Trotz eines Bündels von Sicherheitsmaßnahmen gibt es keinen hundertprozentigen Schutz vor Übergriffen.

shz.de von
erstellt am 03.Sep.2014 | 10:20 Uhr

Nach den tödlichen Schüssen auf einen Rendsburger Finanzbeamten erklärte Innenminister Andreas Breitner gestern, die Sicherheit in den Behörden gehöre auf den Prüfstand. Das Flensburger Tageblatt hat sich deshalb bei den Ämtern der Stadt umgehört, wie häufig Übergriffe auf die Mitarbeiter vorkommen – und welche Schutzmaßnahmen es gibt.

Für das Flensburger Finanzamt werden Übergriffe nicht katalogisiert, gibt Eugen Witte Auskunft, Sprecher des Finanzministeriums in Kiel. Besonders kritisch seien Bereiche wie Steuerfahndungs- oder Bußgeldstelle. Wo Publikumsverkehr herrscht, könne über Alarmknöpfe Hilfe angefordert werden.

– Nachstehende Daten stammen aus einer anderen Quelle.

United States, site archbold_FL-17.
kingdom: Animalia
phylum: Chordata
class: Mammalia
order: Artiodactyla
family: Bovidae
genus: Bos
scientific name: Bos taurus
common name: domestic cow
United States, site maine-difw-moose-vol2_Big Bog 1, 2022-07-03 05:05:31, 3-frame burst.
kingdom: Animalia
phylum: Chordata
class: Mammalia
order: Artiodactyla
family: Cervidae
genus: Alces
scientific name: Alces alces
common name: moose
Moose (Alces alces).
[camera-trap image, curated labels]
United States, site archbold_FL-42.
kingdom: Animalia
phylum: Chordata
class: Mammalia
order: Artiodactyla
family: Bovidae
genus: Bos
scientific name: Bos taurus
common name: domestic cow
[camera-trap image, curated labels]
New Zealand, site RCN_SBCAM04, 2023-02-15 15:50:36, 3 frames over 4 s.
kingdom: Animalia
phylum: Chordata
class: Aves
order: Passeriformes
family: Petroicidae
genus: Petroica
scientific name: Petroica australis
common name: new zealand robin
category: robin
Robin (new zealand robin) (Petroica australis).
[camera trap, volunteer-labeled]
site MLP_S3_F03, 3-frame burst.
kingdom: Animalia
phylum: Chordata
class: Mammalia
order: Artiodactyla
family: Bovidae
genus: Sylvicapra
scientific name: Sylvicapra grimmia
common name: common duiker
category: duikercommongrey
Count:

Nur ganz wenige kritische Situationen gibt es laut Pressesprecher Clemens Teschendorf im Flensburger Rathaus. Höchstens, wenn es um Bußgelder oder zurückgewiesene Anträge gehe, würden einige Kunden verbal ausfallend. „In solchen Bereichen arbeiten wir zum Beispiel mit Notrufeinrichtungen, damit die Kollegen zur Hilfe gerufen werden können“, sagt Teschendorf. Bewusst gäbe es im Rathaus keine Sicherheitsschleusen wie im Gericht oder am Flughafen: „Die Menschen müssen ihre Anliegen vorbringen können, ohne den Eindruck zu bekommen, in einen Sicherheitsbereich einzudringen.“ Bis 2005 gab es noch einen Sicherheitsdienst im Rathaus. „Das war, bis das Jobcenter ausgelagert worden ist. Das ist der schwierigste Bereich.“

Was das konkret heißt, weiß Claudia Remark, Geschäftsführerin des Flensburger Jobcenters: „Seit 2005 hatten wir häufiger Fälle von verbaler Gewalt. Ein paar Mal ist es auch zu körperlicher Gewalt gekommen.“ So habe ein Kunde des Jobcenters einen Mitarbeiter geohrfeigt, ein anderer habe einen Gegenstand auf seinen Berater geworfen. Im Jobcenter geht es oft um die Existenz der Menschen. Wenn ein Mitarbeiter eine finanzielle Leistung nicht gewähren könne, führe das manchmal dazu, dass eine Situation eskaliere.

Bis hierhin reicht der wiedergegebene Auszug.